You should be glad that the SS Trust Fund is buying Uncle Sam's IOUs (ie
Treasury bonds, the most secure investment possible). Otherwise Bush &
Cheney's deficit spending would have to be entirely financed by the
Japanese, Chinese, French, etc etc.
Dave wrote:
You have it just backwards, Doug.
I disagree.
... Think about it for a minute.
I have, for more than that, even.
... If you have a
pension from GM, and you're concerned about whether GM will have the money
to pay it, would you rather your pension fund be invested in GM promissory
notes, or promissory notes of a bunch of other solid companies which are
extremely unlikely to all fail at the same time?

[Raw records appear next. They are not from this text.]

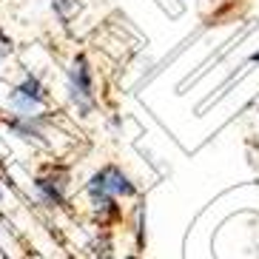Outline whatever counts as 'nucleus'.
Returning a JSON list of instances; mask_svg holds the SVG:
<instances>
[{
  "label": "nucleus",
  "mask_w": 259,
  "mask_h": 259,
  "mask_svg": "<svg viewBox=\"0 0 259 259\" xmlns=\"http://www.w3.org/2000/svg\"><path fill=\"white\" fill-rule=\"evenodd\" d=\"M85 194H89V202H92L97 211H111L114 208L117 197H134L137 194V185L131 183V177L122 171L120 165L108 162L100 171H94L89 185H85Z\"/></svg>",
  "instance_id": "obj_1"
},
{
  "label": "nucleus",
  "mask_w": 259,
  "mask_h": 259,
  "mask_svg": "<svg viewBox=\"0 0 259 259\" xmlns=\"http://www.w3.org/2000/svg\"><path fill=\"white\" fill-rule=\"evenodd\" d=\"M66 94L69 103L80 117H89L97 108V92H94V71L85 54H74L66 71Z\"/></svg>",
  "instance_id": "obj_2"
},
{
  "label": "nucleus",
  "mask_w": 259,
  "mask_h": 259,
  "mask_svg": "<svg viewBox=\"0 0 259 259\" xmlns=\"http://www.w3.org/2000/svg\"><path fill=\"white\" fill-rule=\"evenodd\" d=\"M49 103V89L43 85L37 74H26L20 83L9 92V106L17 117H31V114H40L43 106Z\"/></svg>",
  "instance_id": "obj_3"
},
{
  "label": "nucleus",
  "mask_w": 259,
  "mask_h": 259,
  "mask_svg": "<svg viewBox=\"0 0 259 259\" xmlns=\"http://www.w3.org/2000/svg\"><path fill=\"white\" fill-rule=\"evenodd\" d=\"M31 188H34V197L40 199V205L60 208L66 202V194H69V168H63V165L46 168L43 174L34 177Z\"/></svg>",
  "instance_id": "obj_4"
},
{
  "label": "nucleus",
  "mask_w": 259,
  "mask_h": 259,
  "mask_svg": "<svg viewBox=\"0 0 259 259\" xmlns=\"http://www.w3.org/2000/svg\"><path fill=\"white\" fill-rule=\"evenodd\" d=\"M52 117L49 114H31V117H17L12 114V120H9V128H12V134H17V137L23 140V143H34V145H49L46 140V125Z\"/></svg>",
  "instance_id": "obj_5"
},
{
  "label": "nucleus",
  "mask_w": 259,
  "mask_h": 259,
  "mask_svg": "<svg viewBox=\"0 0 259 259\" xmlns=\"http://www.w3.org/2000/svg\"><path fill=\"white\" fill-rule=\"evenodd\" d=\"M52 12L63 23H71V17L80 12V0H52Z\"/></svg>",
  "instance_id": "obj_6"
},
{
  "label": "nucleus",
  "mask_w": 259,
  "mask_h": 259,
  "mask_svg": "<svg viewBox=\"0 0 259 259\" xmlns=\"http://www.w3.org/2000/svg\"><path fill=\"white\" fill-rule=\"evenodd\" d=\"M128 259H137V256H128Z\"/></svg>",
  "instance_id": "obj_7"
},
{
  "label": "nucleus",
  "mask_w": 259,
  "mask_h": 259,
  "mask_svg": "<svg viewBox=\"0 0 259 259\" xmlns=\"http://www.w3.org/2000/svg\"><path fill=\"white\" fill-rule=\"evenodd\" d=\"M0 197H3V191H0Z\"/></svg>",
  "instance_id": "obj_8"
}]
</instances>
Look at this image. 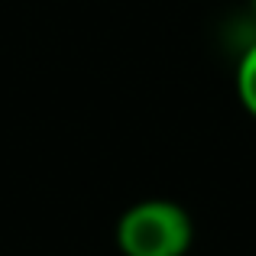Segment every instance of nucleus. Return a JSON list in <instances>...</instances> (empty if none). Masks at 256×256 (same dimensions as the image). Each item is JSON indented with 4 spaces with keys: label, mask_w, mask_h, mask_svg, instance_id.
Here are the masks:
<instances>
[{
    "label": "nucleus",
    "mask_w": 256,
    "mask_h": 256,
    "mask_svg": "<svg viewBox=\"0 0 256 256\" xmlns=\"http://www.w3.org/2000/svg\"><path fill=\"white\" fill-rule=\"evenodd\" d=\"M237 98L244 104V110L256 120V39L244 49L237 62Z\"/></svg>",
    "instance_id": "f03ea898"
},
{
    "label": "nucleus",
    "mask_w": 256,
    "mask_h": 256,
    "mask_svg": "<svg viewBox=\"0 0 256 256\" xmlns=\"http://www.w3.org/2000/svg\"><path fill=\"white\" fill-rule=\"evenodd\" d=\"M253 13H256V0H253Z\"/></svg>",
    "instance_id": "7ed1b4c3"
},
{
    "label": "nucleus",
    "mask_w": 256,
    "mask_h": 256,
    "mask_svg": "<svg viewBox=\"0 0 256 256\" xmlns=\"http://www.w3.org/2000/svg\"><path fill=\"white\" fill-rule=\"evenodd\" d=\"M194 244L192 214L169 198H146L126 208L117 224L124 256H185Z\"/></svg>",
    "instance_id": "f257e3e1"
}]
</instances>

Multiple companies, of course... but how is this relevant? For one
thing, no private company can print it's own money; for another, if
Uncle Sam defaults on our debt we will have a full-blown world-wide
economic crisis to worry about; for a third, Uncle Sam is already the
guarantor of all companies private pension plans already... in fact this
is another impending blow-up...
Congress already answered that question for private pension funds. Their
ability to hold employer securities is extremely limited. If we wanted a
secure investment for the SS money to be sure the money would be there,
rather than a smoke and mirrors system, we'd be lending the excess SS
payments to the Japanese, Chinese, French, Swiss, etc., not to the outfit
that owes the SS benefits anyway.
IMHO you're the one who has it backwards... why would the Japanese,
Chinese, French, Swiss, etc etc pay private US citizens retirement
benefits when they could default at no risk?
The way the current system is set up, default is *very* risky to the
borrower. This should give a great deal of reassurance to those
dependent on the proceeds of that debt.